→ **WHAT YOU WILL DO**
Copy the records word for word, starting with the line that contains "In this picture, would" and continuing through the line that contains "33548 millimetres", both lines included. Leave out the pictures.

→ **RECORDS SUPPLIED**
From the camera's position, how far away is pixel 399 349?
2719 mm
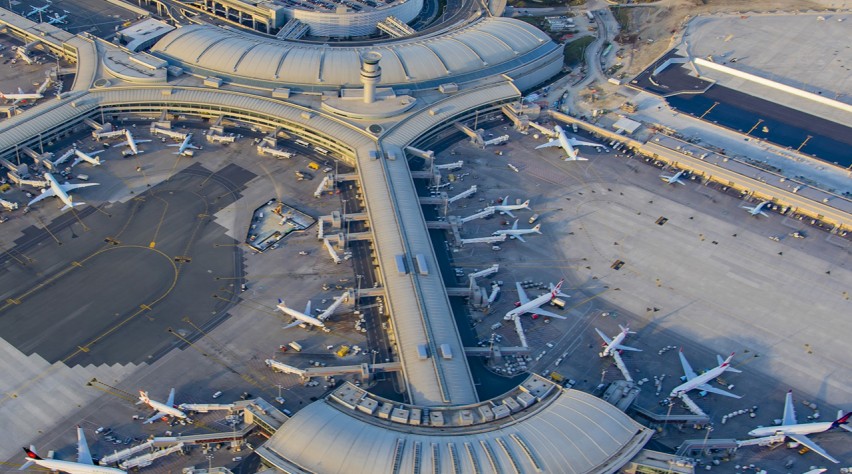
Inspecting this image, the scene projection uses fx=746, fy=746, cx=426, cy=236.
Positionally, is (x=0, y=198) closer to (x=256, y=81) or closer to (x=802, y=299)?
(x=256, y=81)

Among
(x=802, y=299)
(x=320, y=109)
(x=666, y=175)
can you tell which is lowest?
(x=802, y=299)

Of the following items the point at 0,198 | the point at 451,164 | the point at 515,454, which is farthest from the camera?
the point at 451,164

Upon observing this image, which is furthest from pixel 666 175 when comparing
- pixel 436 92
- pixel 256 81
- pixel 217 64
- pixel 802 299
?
pixel 217 64

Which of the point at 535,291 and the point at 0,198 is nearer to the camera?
the point at 535,291

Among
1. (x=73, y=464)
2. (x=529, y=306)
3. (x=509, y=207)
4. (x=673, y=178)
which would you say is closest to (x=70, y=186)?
(x=73, y=464)

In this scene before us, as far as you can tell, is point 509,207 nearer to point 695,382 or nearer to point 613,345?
point 613,345

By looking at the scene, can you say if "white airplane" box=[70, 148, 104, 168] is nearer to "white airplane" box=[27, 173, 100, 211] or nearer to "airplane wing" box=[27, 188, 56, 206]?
"white airplane" box=[27, 173, 100, 211]

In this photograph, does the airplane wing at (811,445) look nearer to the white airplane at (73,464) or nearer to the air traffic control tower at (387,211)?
the air traffic control tower at (387,211)
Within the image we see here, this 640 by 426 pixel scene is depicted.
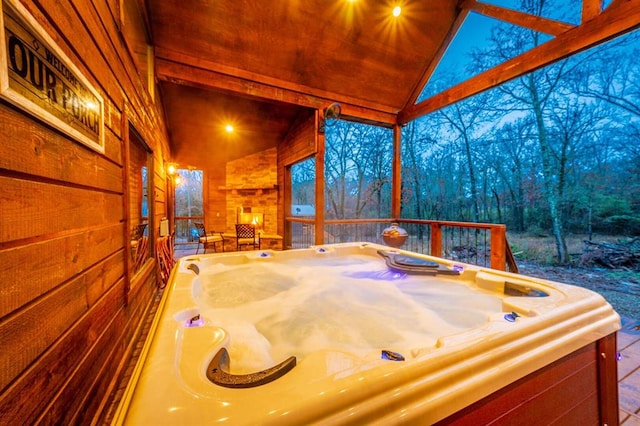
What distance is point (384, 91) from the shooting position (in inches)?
155

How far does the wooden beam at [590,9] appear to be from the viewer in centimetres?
216

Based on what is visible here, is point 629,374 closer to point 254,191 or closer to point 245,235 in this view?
point 245,235

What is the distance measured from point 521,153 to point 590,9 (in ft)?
16.6

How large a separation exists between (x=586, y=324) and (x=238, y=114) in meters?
4.88

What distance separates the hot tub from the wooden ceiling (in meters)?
2.57

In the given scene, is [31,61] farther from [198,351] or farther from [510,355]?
[510,355]

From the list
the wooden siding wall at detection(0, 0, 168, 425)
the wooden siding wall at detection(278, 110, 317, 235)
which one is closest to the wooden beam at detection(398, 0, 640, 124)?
the wooden siding wall at detection(278, 110, 317, 235)

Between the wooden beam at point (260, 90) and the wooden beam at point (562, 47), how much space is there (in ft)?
3.39

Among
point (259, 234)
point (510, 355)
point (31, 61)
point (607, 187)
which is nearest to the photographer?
point (31, 61)

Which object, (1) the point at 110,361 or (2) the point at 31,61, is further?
(1) the point at 110,361

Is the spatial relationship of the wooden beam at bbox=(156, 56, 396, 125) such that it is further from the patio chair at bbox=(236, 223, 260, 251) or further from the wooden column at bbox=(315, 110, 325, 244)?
the patio chair at bbox=(236, 223, 260, 251)

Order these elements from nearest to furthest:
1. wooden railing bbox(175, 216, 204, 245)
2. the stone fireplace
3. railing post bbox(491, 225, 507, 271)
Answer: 1. railing post bbox(491, 225, 507, 271)
2. the stone fireplace
3. wooden railing bbox(175, 216, 204, 245)

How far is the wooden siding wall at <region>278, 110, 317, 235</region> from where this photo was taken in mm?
4039

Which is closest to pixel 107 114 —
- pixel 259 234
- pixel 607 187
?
pixel 259 234
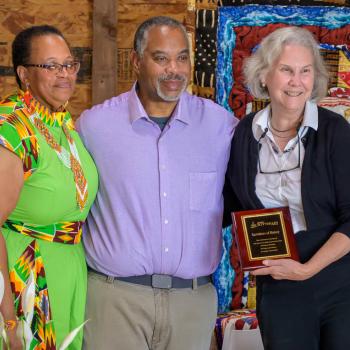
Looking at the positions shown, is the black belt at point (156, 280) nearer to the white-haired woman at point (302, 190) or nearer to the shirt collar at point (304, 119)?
the white-haired woman at point (302, 190)

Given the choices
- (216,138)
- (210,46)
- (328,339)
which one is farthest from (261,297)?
(210,46)

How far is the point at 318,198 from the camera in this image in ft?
7.80

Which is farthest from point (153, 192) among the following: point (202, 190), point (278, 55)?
point (278, 55)

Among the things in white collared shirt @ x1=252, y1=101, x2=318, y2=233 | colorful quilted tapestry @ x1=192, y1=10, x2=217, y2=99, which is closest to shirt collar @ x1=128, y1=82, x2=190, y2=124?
white collared shirt @ x1=252, y1=101, x2=318, y2=233

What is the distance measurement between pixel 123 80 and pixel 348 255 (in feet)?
6.95

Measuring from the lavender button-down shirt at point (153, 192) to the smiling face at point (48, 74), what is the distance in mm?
→ 239

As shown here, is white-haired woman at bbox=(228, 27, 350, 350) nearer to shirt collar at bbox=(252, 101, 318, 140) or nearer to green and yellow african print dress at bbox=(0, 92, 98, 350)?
shirt collar at bbox=(252, 101, 318, 140)

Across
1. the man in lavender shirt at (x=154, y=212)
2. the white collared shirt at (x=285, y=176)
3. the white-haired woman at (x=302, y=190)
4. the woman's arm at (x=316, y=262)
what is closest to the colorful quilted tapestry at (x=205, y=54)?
the man in lavender shirt at (x=154, y=212)

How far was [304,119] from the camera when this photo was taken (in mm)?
2434

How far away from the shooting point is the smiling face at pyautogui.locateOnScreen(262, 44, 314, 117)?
8.02ft

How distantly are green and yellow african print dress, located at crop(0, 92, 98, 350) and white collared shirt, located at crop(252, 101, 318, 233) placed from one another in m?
0.62

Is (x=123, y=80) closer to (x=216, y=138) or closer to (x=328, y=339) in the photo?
(x=216, y=138)

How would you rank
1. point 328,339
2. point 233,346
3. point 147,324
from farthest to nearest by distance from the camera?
1. point 233,346
2. point 147,324
3. point 328,339

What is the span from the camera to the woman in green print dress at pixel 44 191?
2.20 metres
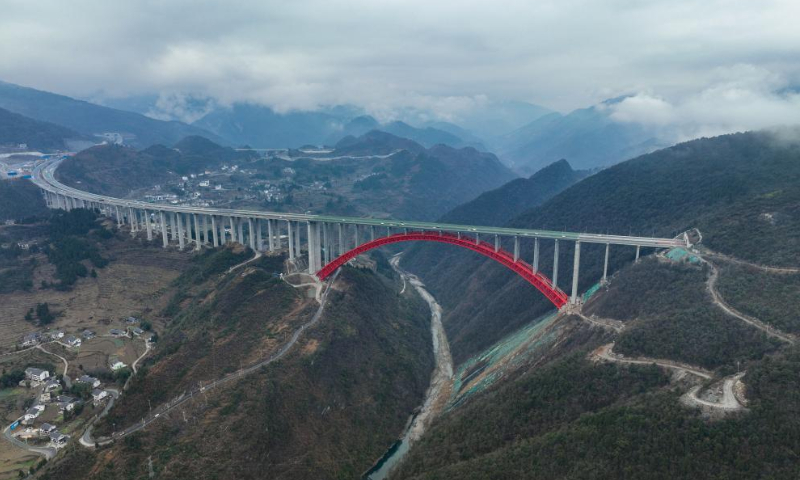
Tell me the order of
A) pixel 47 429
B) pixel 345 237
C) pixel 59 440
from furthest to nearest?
1. pixel 345 237
2. pixel 47 429
3. pixel 59 440

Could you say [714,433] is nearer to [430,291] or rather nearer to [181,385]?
[181,385]

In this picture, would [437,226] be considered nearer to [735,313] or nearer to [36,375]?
[735,313]

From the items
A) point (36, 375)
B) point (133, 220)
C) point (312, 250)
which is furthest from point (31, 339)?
point (133, 220)

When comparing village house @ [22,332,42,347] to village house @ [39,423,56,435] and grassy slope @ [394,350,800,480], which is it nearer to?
village house @ [39,423,56,435]

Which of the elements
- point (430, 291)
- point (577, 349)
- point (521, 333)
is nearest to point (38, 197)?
point (430, 291)

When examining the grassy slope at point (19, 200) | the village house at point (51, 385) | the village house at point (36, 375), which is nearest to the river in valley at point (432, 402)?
the village house at point (51, 385)

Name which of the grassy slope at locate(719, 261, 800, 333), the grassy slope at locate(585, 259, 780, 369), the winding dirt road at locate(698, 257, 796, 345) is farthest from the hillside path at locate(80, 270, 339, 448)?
the grassy slope at locate(719, 261, 800, 333)
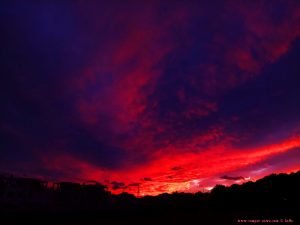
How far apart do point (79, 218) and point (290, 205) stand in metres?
17.0

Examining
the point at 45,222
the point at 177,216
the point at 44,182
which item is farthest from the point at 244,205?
the point at 44,182

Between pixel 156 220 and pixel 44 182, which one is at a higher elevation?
pixel 44 182

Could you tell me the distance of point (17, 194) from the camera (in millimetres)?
44656

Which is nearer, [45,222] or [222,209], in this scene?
[45,222]

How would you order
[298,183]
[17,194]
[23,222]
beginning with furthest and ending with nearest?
[17,194]
[298,183]
[23,222]

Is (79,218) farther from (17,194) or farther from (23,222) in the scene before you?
(17,194)

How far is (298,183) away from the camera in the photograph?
1192 inches

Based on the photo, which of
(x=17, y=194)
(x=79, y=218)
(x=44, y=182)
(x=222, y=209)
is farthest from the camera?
(x=44, y=182)

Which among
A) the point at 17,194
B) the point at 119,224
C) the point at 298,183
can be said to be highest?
the point at 17,194

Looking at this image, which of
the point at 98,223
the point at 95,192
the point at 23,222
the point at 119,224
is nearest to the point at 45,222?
the point at 23,222

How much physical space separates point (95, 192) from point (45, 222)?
33548 millimetres

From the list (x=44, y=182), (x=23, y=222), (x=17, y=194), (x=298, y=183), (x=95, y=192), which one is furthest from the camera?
(x=95, y=192)

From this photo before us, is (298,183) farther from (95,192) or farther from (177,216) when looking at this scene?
(95,192)

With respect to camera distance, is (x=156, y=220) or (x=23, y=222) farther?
(x=156, y=220)
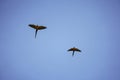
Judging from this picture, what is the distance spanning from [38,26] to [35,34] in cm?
249

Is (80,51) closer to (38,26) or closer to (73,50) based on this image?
(73,50)

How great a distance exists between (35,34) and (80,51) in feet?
25.3

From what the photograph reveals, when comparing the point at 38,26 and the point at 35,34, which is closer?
the point at 38,26

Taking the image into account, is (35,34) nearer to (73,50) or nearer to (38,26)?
(38,26)

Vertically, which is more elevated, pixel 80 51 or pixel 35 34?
pixel 35 34

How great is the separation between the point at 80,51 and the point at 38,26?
8203 millimetres

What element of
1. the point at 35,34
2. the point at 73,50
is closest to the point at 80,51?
the point at 73,50

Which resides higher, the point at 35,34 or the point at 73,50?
the point at 35,34

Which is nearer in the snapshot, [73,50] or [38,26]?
[38,26]

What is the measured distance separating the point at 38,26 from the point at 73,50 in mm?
6879

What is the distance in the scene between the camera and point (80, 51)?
3097cm

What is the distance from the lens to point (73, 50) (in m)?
30.2

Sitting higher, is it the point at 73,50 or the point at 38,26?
the point at 38,26

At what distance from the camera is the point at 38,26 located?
90.3 feet
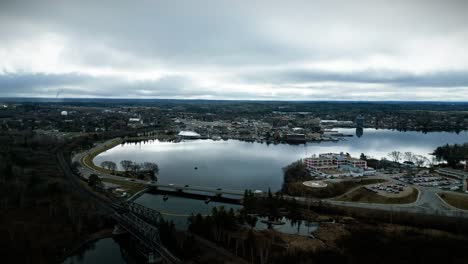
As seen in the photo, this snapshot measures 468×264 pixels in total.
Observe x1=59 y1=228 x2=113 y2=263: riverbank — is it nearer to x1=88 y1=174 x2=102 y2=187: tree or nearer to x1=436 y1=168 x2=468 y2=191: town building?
x1=88 y1=174 x2=102 y2=187: tree

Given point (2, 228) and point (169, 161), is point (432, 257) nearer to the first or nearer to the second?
point (2, 228)

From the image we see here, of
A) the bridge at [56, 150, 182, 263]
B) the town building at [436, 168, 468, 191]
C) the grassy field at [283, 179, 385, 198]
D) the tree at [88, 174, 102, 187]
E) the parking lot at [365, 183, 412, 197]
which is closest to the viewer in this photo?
the bridge at [56, 150, 182, 263]

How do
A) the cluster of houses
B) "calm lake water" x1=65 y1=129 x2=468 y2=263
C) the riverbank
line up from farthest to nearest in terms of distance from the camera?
the cluster of houses → "calm lake water" x1=65 y1=129 x2=468 y2=263 → the riverbank

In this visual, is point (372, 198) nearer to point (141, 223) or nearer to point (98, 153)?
point (141, 223)

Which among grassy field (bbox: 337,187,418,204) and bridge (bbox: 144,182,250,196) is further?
bridge (bbox: 144,182,250,196)

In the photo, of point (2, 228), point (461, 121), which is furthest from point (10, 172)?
point (461, 121)

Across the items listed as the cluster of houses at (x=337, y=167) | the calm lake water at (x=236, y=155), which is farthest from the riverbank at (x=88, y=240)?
the cluster of houses at (x=337, y=167)

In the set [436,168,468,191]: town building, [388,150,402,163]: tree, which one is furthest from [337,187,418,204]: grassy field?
[388,150,402,163]: tree
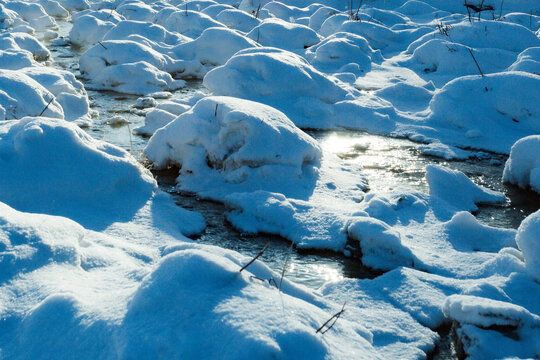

→ **SOLUTION**
In this picture, would [437,226] be considered nearer to [735,313] or nearer to [36,375]?
[735,313]

From the items
A) point (36, 375)
B) point (133, 220)
C) point (312, 250)
which is furthest from point (31, 339)?
point (133, 220)

When comparing village house @ [22,332,42,347] to village house @ [39,423,56,435] and grassy slope @ [394,350,800,480], which is it nearer to?
village house @ [39,423,56,435]

Which of the elements
- point (430, 291)
- point (577, 349)
- point (521, 333)
is nearest to point (38, 197)?
point (430, 291)

When examining the grassy slope at point (19, 200) | the village house at point (51, 385) | the village house at point (36, 375), which is nearest to the river in valley at point (432, 402)?
the village house at point (51, 385)

Name which of the grassy slope at locate(719, 261, 800, 333), the grassy slope at locate(585, 259, 780, 369), the winding dirt road at locate(698, 257, 796, 345) is farthest from the hillside path at locate(80, 270, 339, 448)?
the grassy slope at locate(719, 261, 800, 333)
How far apart do point (79, 218) and point (290, 205) stand in metres?
17.0

Examining
the point at 45,222
the point at 177,216
the point at 44,182
which item is farthest from the point at 244,205?
the point at 44,182

Between pixel 156 220 and pixel 44 182, which one is at a higher elevation?
pixel 44 182

Could you tell me the distance of point (17, 194) from the camera (in millimetres)?
44656

Which is nearer, [45,222] or [222,209], in this scene?
[45,222]

How would you order
[298,183]
[17,194]
[23,222]
beginning with furthest and ending with nearest?
[17,194]
[298,183]
[23,222]

Is (79,218) farther from (17,194) or farther from (23,222) in the scene before you?
(17,194)

How far is (298,183) away from the camera in the photograph?
1192 inches

Based on the photo, which of
(x=17, y=194)
(x=79, y=218)
(x=44, y=182)
(x=222, y=209)
is farthest from the camera?
(x=44, y=182)

Which among
A) the point at 17,194
B) the point at 119,224
C) the point at 298,183
can be said to be highest?
the point at 17,194

Looking at this image, which of
the point at 98,223
the point at 95,192
the point at 23,222
the point at 119,224
is nearest to the point at 45,222?
the point at 23,222

How much physical space separates point (95, 192) from point (45, 222)?
33548 millimetres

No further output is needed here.